This is the personification of what the Republican Party is all about.
It is the party of the rich and only for the rich.
Just weeks ago, the Washington Post described Scott Walker as the first "It" candidate of the 2016 presidential races, but after stumbling over "truth," evolution, and whether or not the President is a Christian or loves America, Walker is getting ready to change the topic.
On Friday, Wisconsin GOP leaders announced they would have an "extraordinary session" to ram through union-busting "right to work" legislation. CMD/PRwatch quickly noted that the bill is taken almost word-for-word from the Koch corporate bill mill known as the American Legislative Exchange Council known as "ALEC." (See CMD's side-by side-here.)
Walker's new-found enthusiasm for a decades-old effort to crush the wages of working families reminds us a few things the public needs to know about Scott Kevin Walker.

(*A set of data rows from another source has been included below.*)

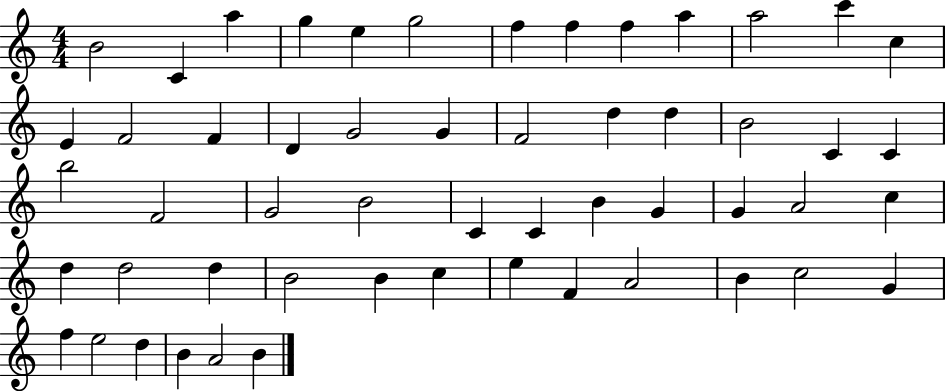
{
  \clef treble
  \numericTimeSignature
  \time 4/4
  \key c \major
  b'2 c'4 a''4 | g''4 e''4 g''2 | f''4 f''4 f''4 a''4 | a''2 c'''4 c''4 | \break e'4 f'2 f'4 | d'4 g'2 g'4 | f'2 d''4 d''4 | b'2 c'4 c'4 | \break b''2 f'2 | g'2 b'2 | c'4 c'4 b'4 g'4 | g'4 a'2 c''4 | \break d''4 d''2 d''4 | b'2 b'4 c''4 | e''4 f'4 a'2 | b'4 c''2 g'4 | \break f''4 e''2 d''4 | b'4 a'2 b'4 | \bar "|."
}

1. Walker Gets His "Fresh" Ideas, And His Money, From Hard-Line Ideologues and Special Interests
Governor Walker's relationship with the billionaire Koch industrialists and one of the organizations they bankroll -- ALEC -- dates back to the 1990s. As a state legislator from 1993-2002, Walker rubbed shoulders with Koch Industries lobbyists who serve on ALEC's; corporate board and its task forces. In his first year in legislative office, Walker sponsored "Right to Work" legislation (1993 SB 459), followed by "Paycheck Protection" (1997 AB 624), and "Truth in Sentencing" (1997 AB 351), all parts of the ALEC lobbying agenda. He also pushed ALEC bills to privatize the state's prison system (1997 AB 634, 1999 AB 176 and AB 519); ALEC was funded by the for-profit prison industry, of course. He co-sponsored an ALEC bill (1997 AB 745) that would have prohibited all state agencies -- including universities -- from providing goods and services that could be procured from the private-sector, with rare exceptions.

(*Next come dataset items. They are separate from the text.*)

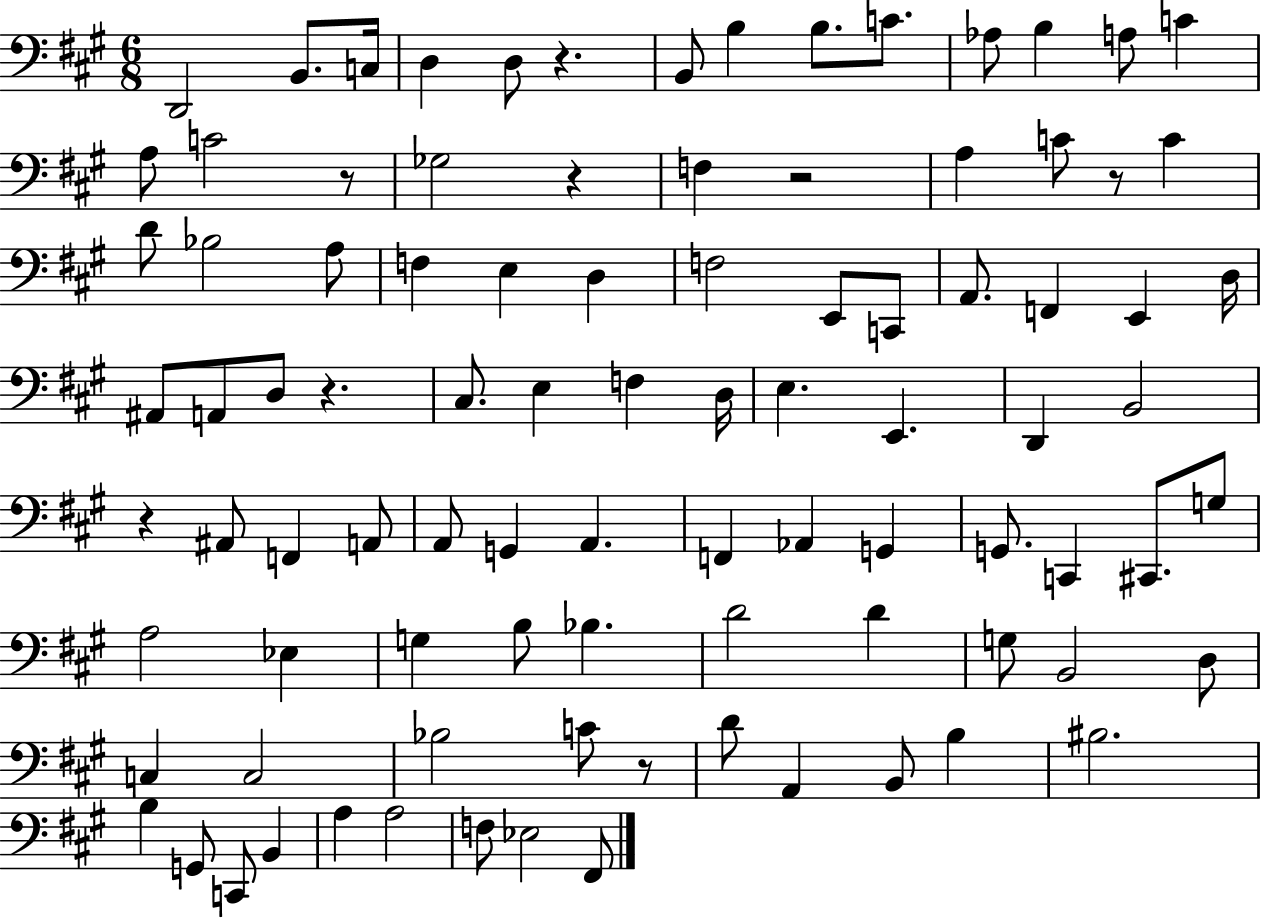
{
  \clef bass
  \numericTimeSignature
  \time 6/8
  \key a \major
  d,2 b,8. c16 | d4 d8 r4. | b,8 b4 b8. c'8. | aes8 b4 a8 c'4 | \break a8 c'2 r8 | ges2 r4 | f4 r2 | a4 c'8 r8 c'4 | \break d'8 bes2 a8 | f4 e4 d4 | f2 e,8 c,8 | a,8. f,4 e,4 d16 | \break ais,8 a,8 d8 r4. | cis8. e4 f4 d16 | e4. e,4. | d,4 b,2 | \break r4 ais,8 f,4 a,8 | a,8 g,4 a,4. | f,4 aes,4 g,4 | g,8. c,4 cis,8. g8 | \break a2 ees4 | g4 b8 bes4. | d'2 d'4 | g8 b,2 d8 | \break c4 c2 | bes2 c'8 r8 | d'8 a,4 b,8 b4 | bis2. | \break b4 g,8 c,8 b,4 | a4 a2 | f8 ees2 fis,8 | \bar "|."
}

Then, as Milwaukee County Executive, Walker pursued an aggressive privatization agenda, another part of the ALEC wish list. In 2009, he even manufactured a budget crisis to fire the unionized county courthouse security workers and hire the scandal-plagued British corporation Wackenhut, which was also a funder of ALEC. After this move was reversed by a court arbitrator, the county had to rehire the workers and foot the bill for back pay, costing taxpayers a small fortune.